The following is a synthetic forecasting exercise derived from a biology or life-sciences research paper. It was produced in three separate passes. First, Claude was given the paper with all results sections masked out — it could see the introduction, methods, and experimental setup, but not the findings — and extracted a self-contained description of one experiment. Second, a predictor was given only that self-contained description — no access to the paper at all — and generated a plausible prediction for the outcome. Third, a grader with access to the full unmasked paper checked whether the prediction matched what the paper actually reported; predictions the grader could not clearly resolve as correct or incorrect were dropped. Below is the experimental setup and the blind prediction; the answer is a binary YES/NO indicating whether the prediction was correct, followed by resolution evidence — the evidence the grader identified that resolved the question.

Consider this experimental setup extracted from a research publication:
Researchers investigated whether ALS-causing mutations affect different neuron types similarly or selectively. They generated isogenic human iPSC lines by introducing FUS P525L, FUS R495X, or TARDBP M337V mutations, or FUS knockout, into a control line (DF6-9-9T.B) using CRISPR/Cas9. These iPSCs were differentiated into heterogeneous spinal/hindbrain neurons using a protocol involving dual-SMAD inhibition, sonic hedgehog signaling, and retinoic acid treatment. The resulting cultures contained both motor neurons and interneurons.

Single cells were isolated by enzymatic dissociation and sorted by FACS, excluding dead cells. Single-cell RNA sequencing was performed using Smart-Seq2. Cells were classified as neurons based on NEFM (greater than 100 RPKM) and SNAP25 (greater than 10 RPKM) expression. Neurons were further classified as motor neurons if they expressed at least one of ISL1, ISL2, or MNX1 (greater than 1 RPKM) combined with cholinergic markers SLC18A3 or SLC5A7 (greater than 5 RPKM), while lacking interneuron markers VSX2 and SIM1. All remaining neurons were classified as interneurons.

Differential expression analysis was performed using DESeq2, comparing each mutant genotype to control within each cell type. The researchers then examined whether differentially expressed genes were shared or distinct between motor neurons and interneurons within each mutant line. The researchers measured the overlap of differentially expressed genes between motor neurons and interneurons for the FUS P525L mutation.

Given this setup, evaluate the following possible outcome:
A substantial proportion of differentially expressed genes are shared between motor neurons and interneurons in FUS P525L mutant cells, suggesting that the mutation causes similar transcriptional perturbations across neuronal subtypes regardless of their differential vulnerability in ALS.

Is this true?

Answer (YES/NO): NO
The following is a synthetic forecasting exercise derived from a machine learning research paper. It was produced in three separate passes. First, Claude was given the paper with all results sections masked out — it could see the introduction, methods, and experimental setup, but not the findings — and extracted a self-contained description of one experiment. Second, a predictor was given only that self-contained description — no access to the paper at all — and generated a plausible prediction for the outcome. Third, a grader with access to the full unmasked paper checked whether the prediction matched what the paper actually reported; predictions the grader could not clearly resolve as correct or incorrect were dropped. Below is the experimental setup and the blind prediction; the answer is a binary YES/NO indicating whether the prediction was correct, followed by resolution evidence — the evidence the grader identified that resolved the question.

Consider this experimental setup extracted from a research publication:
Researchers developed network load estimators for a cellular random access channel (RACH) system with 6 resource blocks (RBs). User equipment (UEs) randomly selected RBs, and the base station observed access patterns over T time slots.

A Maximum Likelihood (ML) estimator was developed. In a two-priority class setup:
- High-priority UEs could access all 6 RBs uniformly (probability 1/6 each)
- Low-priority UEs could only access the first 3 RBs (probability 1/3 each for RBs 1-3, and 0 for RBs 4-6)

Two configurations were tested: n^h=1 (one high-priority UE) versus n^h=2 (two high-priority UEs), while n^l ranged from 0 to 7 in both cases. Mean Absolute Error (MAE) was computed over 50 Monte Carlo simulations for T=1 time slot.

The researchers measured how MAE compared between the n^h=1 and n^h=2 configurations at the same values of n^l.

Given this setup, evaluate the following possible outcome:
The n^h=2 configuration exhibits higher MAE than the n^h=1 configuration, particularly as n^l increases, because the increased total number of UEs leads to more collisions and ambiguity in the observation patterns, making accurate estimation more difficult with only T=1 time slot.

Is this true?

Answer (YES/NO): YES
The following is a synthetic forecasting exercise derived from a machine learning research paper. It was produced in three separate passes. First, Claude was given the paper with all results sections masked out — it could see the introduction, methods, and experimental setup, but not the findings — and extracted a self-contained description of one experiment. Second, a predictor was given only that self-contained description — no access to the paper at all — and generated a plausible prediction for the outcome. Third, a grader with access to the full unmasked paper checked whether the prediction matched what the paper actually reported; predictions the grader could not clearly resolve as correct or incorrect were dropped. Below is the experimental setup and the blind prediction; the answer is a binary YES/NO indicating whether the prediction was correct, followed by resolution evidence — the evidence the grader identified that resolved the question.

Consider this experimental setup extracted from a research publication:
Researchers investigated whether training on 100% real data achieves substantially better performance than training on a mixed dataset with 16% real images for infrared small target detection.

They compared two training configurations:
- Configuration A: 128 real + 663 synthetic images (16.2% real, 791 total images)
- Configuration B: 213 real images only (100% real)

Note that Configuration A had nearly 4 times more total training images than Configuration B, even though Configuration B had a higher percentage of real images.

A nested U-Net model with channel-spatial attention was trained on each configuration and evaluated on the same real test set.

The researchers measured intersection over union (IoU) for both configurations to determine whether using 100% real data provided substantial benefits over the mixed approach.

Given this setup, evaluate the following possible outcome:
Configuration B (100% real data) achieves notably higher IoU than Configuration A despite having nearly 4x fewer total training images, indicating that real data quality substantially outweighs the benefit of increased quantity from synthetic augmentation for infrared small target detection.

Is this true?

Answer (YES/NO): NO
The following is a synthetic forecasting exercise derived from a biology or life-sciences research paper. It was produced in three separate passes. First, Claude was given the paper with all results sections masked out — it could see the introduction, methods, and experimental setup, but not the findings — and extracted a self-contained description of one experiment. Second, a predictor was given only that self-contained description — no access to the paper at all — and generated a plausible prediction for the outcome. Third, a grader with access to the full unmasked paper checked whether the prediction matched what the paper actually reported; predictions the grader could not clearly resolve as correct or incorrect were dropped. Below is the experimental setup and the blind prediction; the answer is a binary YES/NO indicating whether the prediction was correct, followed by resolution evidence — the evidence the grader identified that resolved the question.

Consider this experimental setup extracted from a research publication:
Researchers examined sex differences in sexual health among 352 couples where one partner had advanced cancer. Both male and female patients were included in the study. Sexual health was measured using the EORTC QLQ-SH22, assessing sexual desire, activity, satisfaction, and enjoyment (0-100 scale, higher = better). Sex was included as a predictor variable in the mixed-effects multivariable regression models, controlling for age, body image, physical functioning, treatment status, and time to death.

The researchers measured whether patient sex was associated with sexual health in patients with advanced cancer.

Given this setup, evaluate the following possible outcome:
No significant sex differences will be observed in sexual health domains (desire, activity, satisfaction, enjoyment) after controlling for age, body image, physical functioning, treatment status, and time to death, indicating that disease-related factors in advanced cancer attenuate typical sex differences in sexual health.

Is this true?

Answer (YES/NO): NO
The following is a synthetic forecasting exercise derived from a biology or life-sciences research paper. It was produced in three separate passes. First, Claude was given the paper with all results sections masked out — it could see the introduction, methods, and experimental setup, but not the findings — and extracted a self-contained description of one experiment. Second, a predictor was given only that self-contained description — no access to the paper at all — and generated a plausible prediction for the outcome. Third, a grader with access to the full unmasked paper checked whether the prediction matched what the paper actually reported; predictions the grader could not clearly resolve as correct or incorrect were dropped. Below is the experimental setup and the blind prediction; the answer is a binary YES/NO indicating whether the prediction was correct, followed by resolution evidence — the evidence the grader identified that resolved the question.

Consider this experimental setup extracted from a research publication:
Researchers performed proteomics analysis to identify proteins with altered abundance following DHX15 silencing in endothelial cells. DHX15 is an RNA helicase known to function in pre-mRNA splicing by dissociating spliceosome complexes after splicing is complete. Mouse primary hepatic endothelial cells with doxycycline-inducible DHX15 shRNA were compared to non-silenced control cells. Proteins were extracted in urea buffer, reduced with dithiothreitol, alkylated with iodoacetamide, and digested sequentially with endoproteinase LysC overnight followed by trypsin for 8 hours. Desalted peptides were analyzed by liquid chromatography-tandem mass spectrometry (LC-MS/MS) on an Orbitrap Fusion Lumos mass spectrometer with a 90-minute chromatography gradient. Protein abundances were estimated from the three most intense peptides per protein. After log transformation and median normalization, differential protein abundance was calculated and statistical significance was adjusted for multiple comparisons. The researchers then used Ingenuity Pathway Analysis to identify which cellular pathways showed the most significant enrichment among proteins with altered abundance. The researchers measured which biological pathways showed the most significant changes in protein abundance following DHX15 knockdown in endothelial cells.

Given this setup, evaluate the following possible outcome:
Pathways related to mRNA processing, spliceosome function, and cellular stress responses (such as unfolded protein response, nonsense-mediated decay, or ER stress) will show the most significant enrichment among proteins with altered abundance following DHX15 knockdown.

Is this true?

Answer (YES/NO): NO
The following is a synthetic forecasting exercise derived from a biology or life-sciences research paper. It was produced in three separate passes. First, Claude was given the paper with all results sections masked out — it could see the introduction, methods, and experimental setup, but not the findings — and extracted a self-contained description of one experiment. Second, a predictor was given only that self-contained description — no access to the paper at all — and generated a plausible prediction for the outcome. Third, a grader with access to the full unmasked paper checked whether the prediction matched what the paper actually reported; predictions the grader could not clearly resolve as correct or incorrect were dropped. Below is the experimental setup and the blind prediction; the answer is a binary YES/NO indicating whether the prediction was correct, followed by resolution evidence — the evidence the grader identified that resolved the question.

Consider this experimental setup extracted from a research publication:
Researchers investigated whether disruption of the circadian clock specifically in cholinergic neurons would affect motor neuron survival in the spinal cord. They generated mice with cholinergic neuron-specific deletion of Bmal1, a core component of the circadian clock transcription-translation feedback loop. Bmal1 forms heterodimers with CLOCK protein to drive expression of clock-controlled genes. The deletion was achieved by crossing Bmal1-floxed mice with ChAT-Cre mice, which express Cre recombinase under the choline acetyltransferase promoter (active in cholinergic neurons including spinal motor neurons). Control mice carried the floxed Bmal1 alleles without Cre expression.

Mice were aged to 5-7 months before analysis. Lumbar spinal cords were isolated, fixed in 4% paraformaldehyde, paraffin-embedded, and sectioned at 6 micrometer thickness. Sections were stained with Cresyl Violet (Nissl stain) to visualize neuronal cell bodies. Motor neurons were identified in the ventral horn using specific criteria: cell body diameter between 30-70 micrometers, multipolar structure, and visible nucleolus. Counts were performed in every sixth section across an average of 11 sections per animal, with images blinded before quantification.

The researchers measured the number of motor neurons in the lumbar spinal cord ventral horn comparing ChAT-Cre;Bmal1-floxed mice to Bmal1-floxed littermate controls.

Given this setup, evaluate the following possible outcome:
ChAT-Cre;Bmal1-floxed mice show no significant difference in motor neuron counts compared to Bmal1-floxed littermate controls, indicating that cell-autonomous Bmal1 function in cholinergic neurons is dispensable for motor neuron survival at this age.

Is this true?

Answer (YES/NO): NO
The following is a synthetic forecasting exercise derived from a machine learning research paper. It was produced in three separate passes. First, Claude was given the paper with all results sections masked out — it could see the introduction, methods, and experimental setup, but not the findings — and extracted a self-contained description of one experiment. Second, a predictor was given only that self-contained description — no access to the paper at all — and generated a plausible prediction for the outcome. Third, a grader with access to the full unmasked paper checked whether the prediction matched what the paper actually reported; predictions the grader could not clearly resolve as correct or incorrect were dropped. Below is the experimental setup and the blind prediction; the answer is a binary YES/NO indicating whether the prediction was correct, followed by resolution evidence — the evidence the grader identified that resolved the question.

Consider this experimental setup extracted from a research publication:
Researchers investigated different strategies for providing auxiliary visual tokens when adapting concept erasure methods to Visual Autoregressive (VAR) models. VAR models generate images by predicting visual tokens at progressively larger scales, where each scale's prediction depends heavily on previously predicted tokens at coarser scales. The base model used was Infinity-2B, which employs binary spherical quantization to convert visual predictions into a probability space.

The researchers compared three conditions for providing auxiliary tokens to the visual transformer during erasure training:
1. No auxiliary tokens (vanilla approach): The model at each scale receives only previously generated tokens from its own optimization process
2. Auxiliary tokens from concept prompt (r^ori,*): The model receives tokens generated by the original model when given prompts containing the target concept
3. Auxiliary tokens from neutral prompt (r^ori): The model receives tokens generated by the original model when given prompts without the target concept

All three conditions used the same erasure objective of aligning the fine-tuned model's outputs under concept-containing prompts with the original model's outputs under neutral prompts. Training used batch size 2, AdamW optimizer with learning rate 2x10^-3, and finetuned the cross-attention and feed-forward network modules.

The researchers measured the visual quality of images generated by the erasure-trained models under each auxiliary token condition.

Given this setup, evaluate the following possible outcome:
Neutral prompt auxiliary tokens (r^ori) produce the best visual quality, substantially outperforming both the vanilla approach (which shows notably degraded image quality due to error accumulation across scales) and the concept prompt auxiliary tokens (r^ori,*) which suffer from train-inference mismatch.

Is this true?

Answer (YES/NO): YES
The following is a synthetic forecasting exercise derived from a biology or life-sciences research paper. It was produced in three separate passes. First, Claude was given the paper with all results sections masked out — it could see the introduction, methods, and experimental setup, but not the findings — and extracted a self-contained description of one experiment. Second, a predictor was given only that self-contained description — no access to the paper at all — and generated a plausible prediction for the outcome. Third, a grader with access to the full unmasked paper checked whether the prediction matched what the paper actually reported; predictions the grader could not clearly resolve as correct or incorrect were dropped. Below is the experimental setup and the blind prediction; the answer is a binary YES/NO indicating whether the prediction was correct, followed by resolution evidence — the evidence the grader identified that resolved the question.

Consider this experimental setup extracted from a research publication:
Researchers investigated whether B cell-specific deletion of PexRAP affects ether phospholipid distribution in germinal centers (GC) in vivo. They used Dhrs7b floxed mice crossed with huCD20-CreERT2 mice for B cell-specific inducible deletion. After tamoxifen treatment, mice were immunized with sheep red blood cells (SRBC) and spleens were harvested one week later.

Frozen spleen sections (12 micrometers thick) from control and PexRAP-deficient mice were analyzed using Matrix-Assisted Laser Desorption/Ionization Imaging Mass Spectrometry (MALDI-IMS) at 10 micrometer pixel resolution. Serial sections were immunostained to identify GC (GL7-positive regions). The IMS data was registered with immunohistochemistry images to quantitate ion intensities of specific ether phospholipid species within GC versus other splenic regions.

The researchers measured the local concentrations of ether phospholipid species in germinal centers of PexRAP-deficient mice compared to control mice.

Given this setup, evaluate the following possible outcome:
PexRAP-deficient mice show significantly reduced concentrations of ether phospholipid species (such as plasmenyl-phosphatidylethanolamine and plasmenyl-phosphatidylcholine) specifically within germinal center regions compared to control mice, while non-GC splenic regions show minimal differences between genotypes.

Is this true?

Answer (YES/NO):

## [Exercise requirements]
Lines holding "trained" are the ones to copy; find all of them in the listing.

## [Exercise response]
A nested U-Net model with channel-spatial attention was trained on each configuration and evaluated on the same real test set.
The researchers measured the visual quality of images generated by the erasure-trained models under each auxiliary token condition.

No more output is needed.